Desfazer os “retrocessos” na cultura
Nos meios culturais e académicos, também é notório o apoio dos nordestinos a Lula, pelo descontentamento face à situação atual. “Um dos grandes retrocessos do Brasil com o bolsonarismo foi na cultura, que sensibiliza o povo para a crítica, e tudo o que uma sociedade tirana precisa é de eliminar a cultura”, considera Bárbara Carine Pinheiro, escritora e professora da Universidade Federal da Bahia. Foi fundadora da primeira escola afro-brasileira no país, em Salvador, a Escolinha Maria Felipa.
“O Governo de Lula terá de desfazer toda a desgraça dos últimos seis anos, e um dos pleitos da sociedade civil é o investimento em saúde e educação”, sustenta Pinheiro. “Havia políticas públicas em curso nas universidades, bolsas de estudo ou programas de intercâmbio, e tudo isso cessou, houve um total congelamento de verbas em educação, e também na saúde.”
Se Lula ficou com a imagem manchada há alguns anos com escândalos como o do ‘Mensalão’ — acabando por ser libertado da prisão e isento de culpas perante a justiça — esse não é mais o foco dos brasileiros, segundo a escritora. “O povo quer é voltar a ter carne na mesa, poder mobilar a casa ou apoiar os filhos nos estudos, e por isso está do lado do Lula”, sublinha Pinheiro.
“Do ponto de vista moral, o bolsonarismo é um movimento de validação da violência”, constata a universitária. “É esta ideologia da violência que está na base de processos de discriminação contra a população negra ou indígena. Mesmo quando o Lula tomar posse, a 1 de janeiro, as pessoas vão continuar reverberando ódio. Isto não acaba de um dia para o outro.”
Na perspetiva do filósofo Tiago Teixeira, “o Brasil tem passado por cima de muitas mazelas que têm de ser solucionadas, e viveu um retrocesso nestes anos de Bolsonaro”. O também professor universitário prossegue: “Se ele continuar, iremos regredir aos tempos anteriores a Pedro Álvares Cabral. Tenho muita esperança no Lula, mas vivemos numa bolha: a coisa ainda não está ganha”.
Falando com o povo, a tónica cai sempre no aumento dos preços que tem tornado a vida dura aos mais pobres. “Quero que as coisas melhorem, da maneira que está é impossível para quem precisa de comprar comida ou pagar o colégio”, diz Eduardo Faustino, oleiro de Alagoas. A situação é grave, diz, “particularmente para nós, artesãos, que não vendemos um produto de primeira necessidade”.
“Não tenho dúvidas que o Lula vai ganhar, é o favorito, pelo menos aqui no nordeste”, refere.

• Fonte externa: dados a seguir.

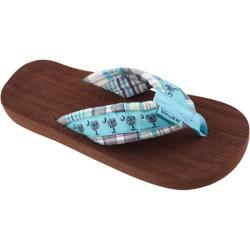 Women's Tidewater Sandals Turquoise Palmetto Madras Turquoise/Navy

Quer ver mudanças “sobretudo a nível de emprego, estamos numa situação difícil por conta de tanto desemprego”.
Também Marília Lauane, empregada de mesa do resort Vila Galé Alagoas em Maceió, sublinha que “com o Bolsonaro veio o aumento de tudo, e nós, nordestinos, que somos a população mais pobrezinha, gostamos muito do Lula, ele ajudou muito no preço da gasolina ou da comida”.

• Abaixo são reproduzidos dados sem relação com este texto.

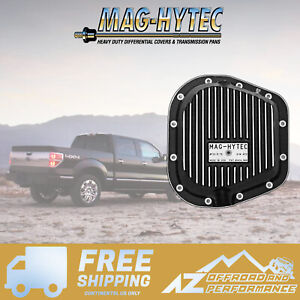 Mag Hytec Rear Differential Cover 97 14 Ford F150 Truck Van 12 Bolt 9 75 Diff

“Com o Bolsonaro veio o aumento de tudo. Nós, nordestinos, somos a população mais pobrezinha e gostamos muito do Lula”, destaca Marília Lauane, empregada de mesa.
Para o grupo português Vila Galé, que inaugurou em agosto um espaço em Maceió, no estado de Alagoas, a sua décima unidade hoteleira no Brasil, onde atua há 20 anos, ter de lidar com mudanças políticas no ‘país-irmão’ não é novidade. “Estamos com investimentos grandes no Brasil e vamos continuar a fazê-los, seja qual for o desfecho das eleições. Já passámos por várias situações aqui”, garante Jorge Rebelo de Almeida, presidente da Vila Galé.

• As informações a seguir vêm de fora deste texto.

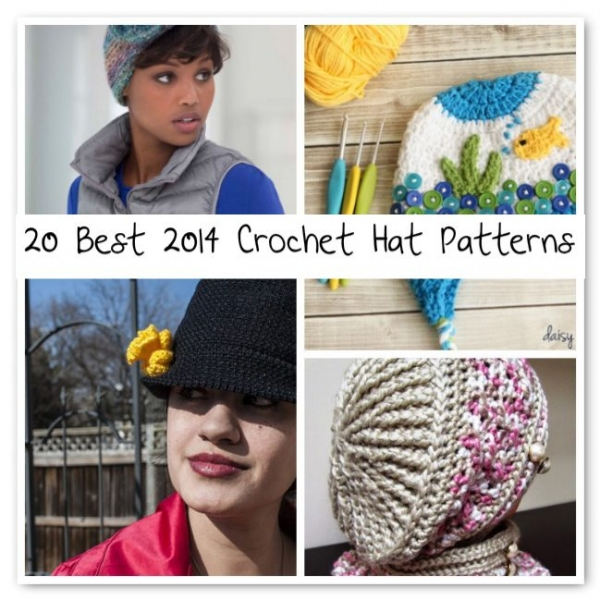 crochet hat patterns 2014 600x600 Crochet Blog Roundup: July in Review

“O que achava importante para o Brasil é que não houvesse uma radicalização política tão grande, e esta eleição vai ser uma grande incógnita até ao último minuto”. faz notar o hoteleiro português. “Não podemos tomar partido, o povo é que vai escolher no exercício da democracia, e o nosso negócio no Brasil vai continuar, com crise ou sem crise.”